Identification of a pre-cancerous state in the blood

Wednesday, 10 December, 2014


US researchers have uncovered a ‘pre-malignant’ state in the blood that significantly increases the likelihood that an individual will develop blood cancers such as leukaemia, lymphoma or myelodysplastic syndrome. The discovery was made independently by two research teams from the Broad Institute of MIT and Harvard, Harvard Medical School and Harvard-affiliated hospitals, who published their work in the New England Journal of Medicine.

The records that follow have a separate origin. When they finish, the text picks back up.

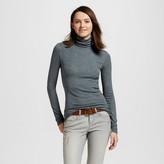 Women's Turtleneck Shirt - Mossimo Supply Co. (Juniors')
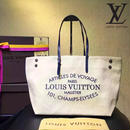 Louis Vuitton ルイヴィトン  ショルダーバッグ ハンドバッグ トートバッグ 3色 高級品  94500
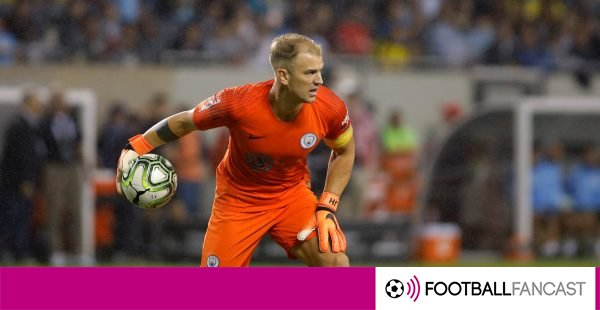 Joe-hart-in-action-for-manchester-city-600x310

The studies looked at somatic mutations - mutations that cells acquire over time as they replicate and regenerate within the body - in DNA samples collected from the blood of individuals not known to have cancer or blood disorders. Taking two very different approaches, the teams found that a surprising percentage of those sampled had acquired a subset of the somatic mutations that are present in blood cancers. These individuals were more than 10 times more likely to go on to develop blood cancer in subsequent years than those in whom such mutations were not detected.

Benjamin Ebert’s team had hypothesised that, since blood cancers increase with age, it might be possible to detect early somatic mutations that could be initiating the disease process, and that these mutations also might increase with age. They looked at 160 genes known to be recurrently mutated in blood malignancies, using genetic data derived from approximately 17,000 blood samples originally obtained for studies on the genetics of type 2 diabetes.

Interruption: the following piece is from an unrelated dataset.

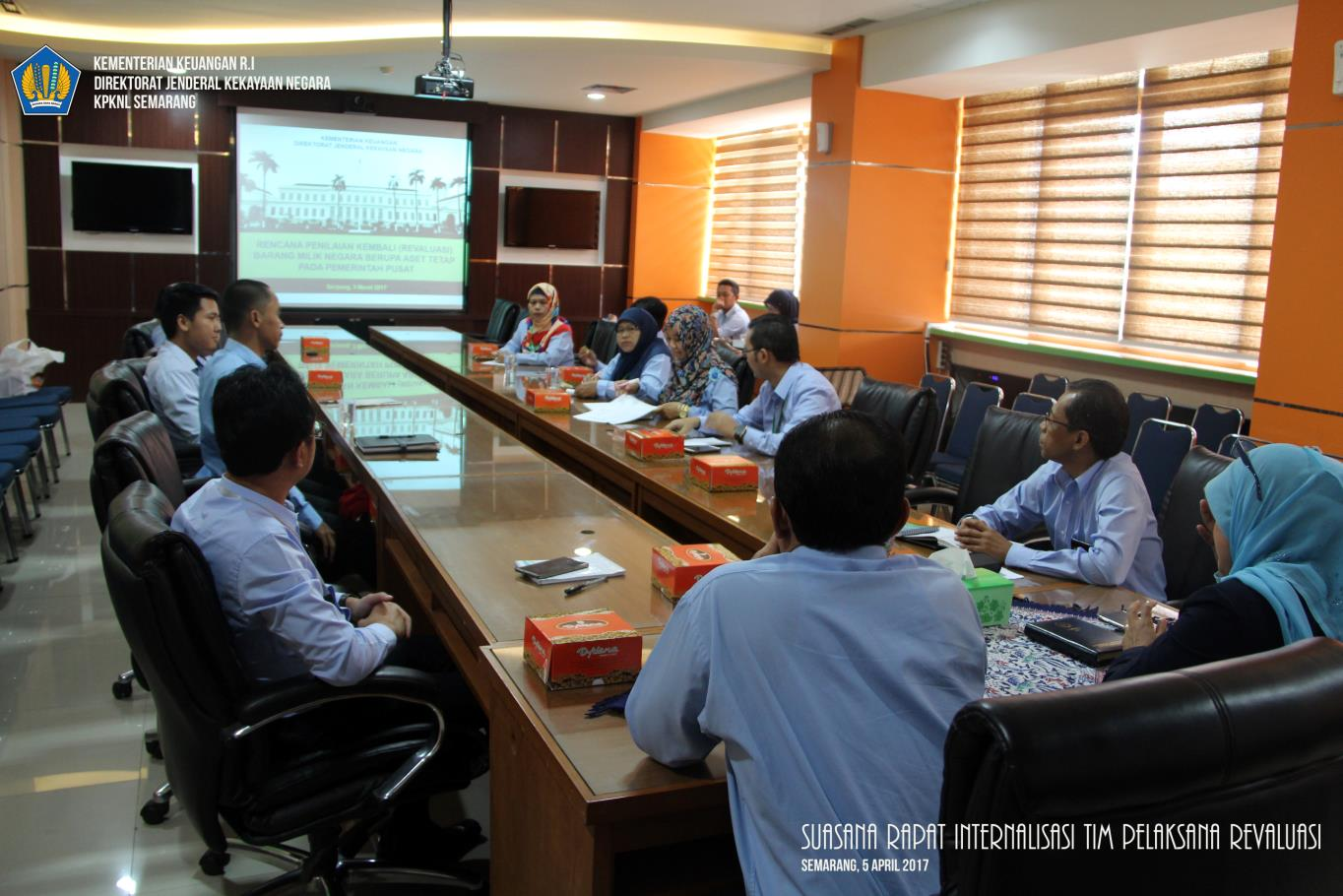 KPKNL Semarang Persiapkan Diri Menyongsong Revaluasi Aset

Somatic mutations in these genes did indeed increase the likelihood of developing cancer and saw a clear association between age and the frequency of these mutations. Men were slightly more likely to have mutations than women, and Hispanics were slightly less likely to have mutations than other groups. The team also found an association between the presence of this pre-malignant state and risk of overall mortality independent of cancer - with a higher risk of type 2 diabetes, coronary heart disease and ischemic stroke - but additional research will be needed to determine the nature of these associations.

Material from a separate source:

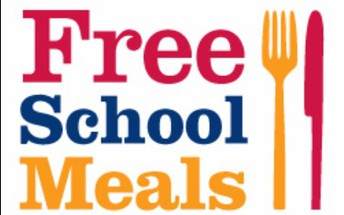 FREE Meals - Breakfast and Lunch - 5 days - 10 meals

Steven McCarroll’s team were also looking at somatic mutations, but were initially interested in determining whether such mutations contributed to risk for schizophrenia. The team studied roughly 12,000 DNA samples drawn from the blood of patients with schizophrenia and bipolar disorder, as well as healthy controls, searching across the whole genome at all of the protein-coding genes for patterns in somatic mutations. They found that the somatic mutations were concentrated in a handful of genes, which turned out to be cancer genes.

The team then used electronic medical records to follow the patients’ subsequent medical histories, finding that the subjects with these acquired mutations had a 13-times elevated risk of blood cancer. They conducted follow-up analyses on tumour samples from two patients who had progressed from this pre-malignant state to cancer, which revealed that the cancer had indeed developed from the same cells that had harboured the ‘initiating’ mutations years earlier.

The mutations identified by both studies are thought to originate in blood stem cells, and confer a growth-promoting advantage to the mutated cell and all of its ‘clones’ - cells that derive from that original stem cell during the normal course of cell division. These cells then reproduce at an accelerated rate until they account for a large fraction of the cells in a person’s blood. The researchers believe these early mutations lie in wait for follow-on, ‘cooperating’ mutations that, when they occur in the same cells as the earlier mutations, drive the cells toward cancer. The majority of mutations occurred in three genes: DNMT3A, TET2 and ASXL1.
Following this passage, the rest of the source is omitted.